SOURCE MATERIAL:
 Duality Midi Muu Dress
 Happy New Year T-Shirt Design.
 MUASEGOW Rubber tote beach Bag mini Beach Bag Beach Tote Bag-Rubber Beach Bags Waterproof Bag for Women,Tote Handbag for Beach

WORK INSTRUCTION: Word for word, set down all of the material.

RESPONSE BOX:
 Duality Midi Muu Dress
 Happy New Year T-Shirt Design.
 MUASEGOW Rubber tote beach Bag mini Beach Bag Beach Tote Bag-Rubber Beach Bags Waterproof Bag for Women,Tote Handbag for Beach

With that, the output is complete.